>>>>
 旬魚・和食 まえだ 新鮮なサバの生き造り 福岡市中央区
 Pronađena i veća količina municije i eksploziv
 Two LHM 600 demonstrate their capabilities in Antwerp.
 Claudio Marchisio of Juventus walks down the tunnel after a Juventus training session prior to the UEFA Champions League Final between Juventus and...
<<<<
>>>>
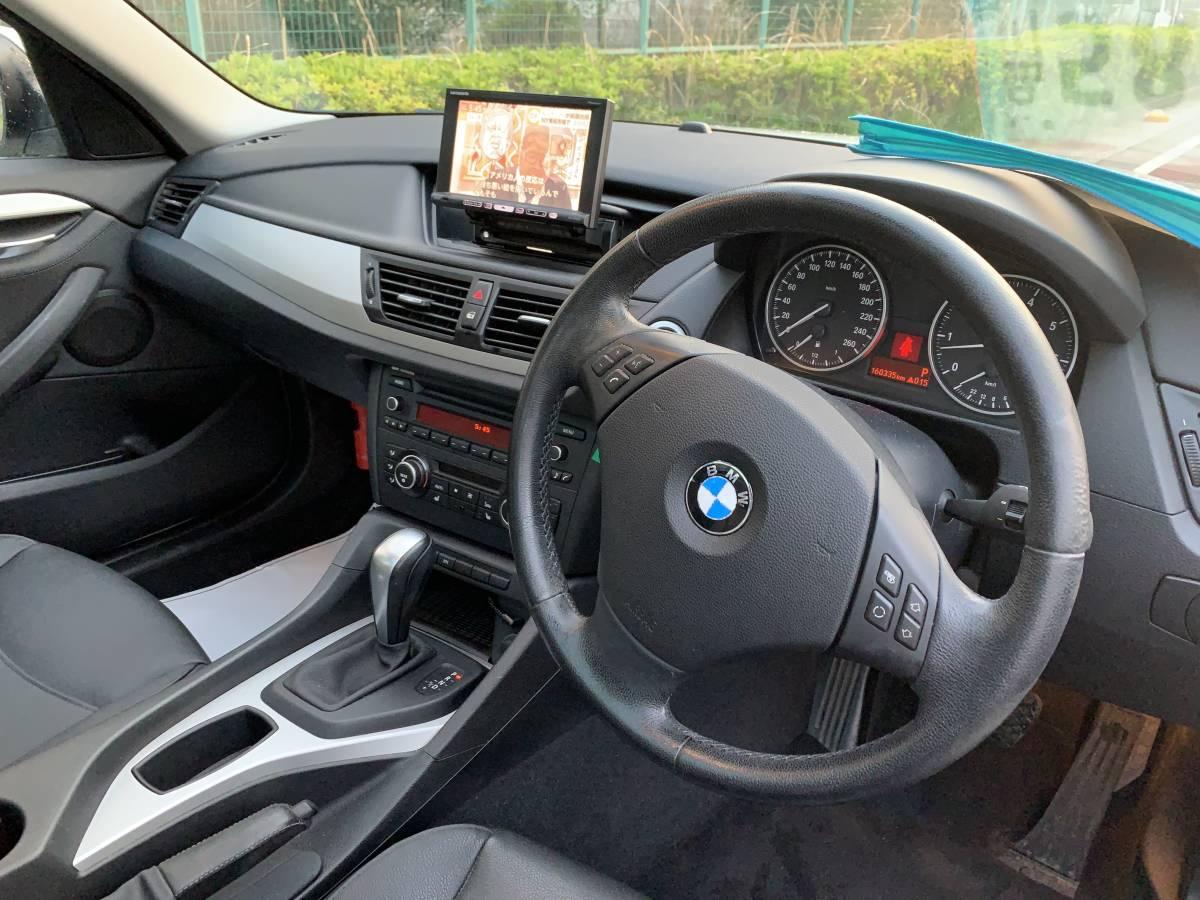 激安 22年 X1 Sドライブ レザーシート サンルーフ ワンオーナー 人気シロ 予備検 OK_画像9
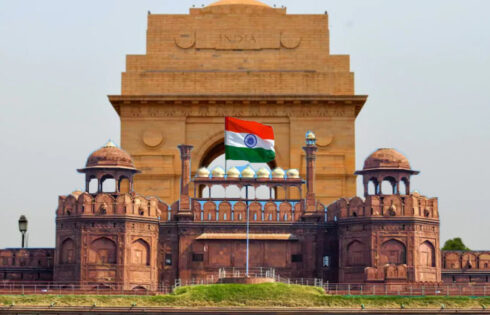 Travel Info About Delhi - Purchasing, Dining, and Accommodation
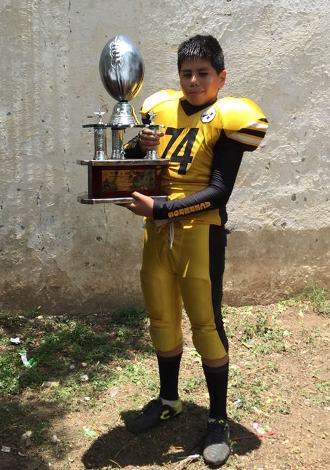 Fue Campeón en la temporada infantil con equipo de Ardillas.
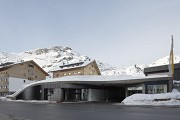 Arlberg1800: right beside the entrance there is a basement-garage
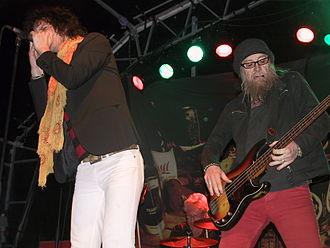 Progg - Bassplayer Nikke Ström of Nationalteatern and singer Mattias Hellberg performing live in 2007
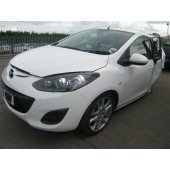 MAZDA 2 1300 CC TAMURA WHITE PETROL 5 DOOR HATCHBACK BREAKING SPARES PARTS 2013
<<<<
* [To do]: Give back, word for word, only the lines above from the line holding "旬魚・和食 まえだ 新鮮なサバの生き造り 福岡市中央区" to the line holding "Claudio Marchisio of", both included.

* [Answer box]:
 旬魚・和食 まえだ 新鮮なサバの生き造り 福岡市中央区
 Pronađena i veća količina municije i eksploziv
 Two LHM 600 demonstrate their capabilities in Antwerp.
 Claudio Marchisio of Juventus walks down the tunnel after a Juventus training session prior to the UEFA Champions League Final between Juventus and...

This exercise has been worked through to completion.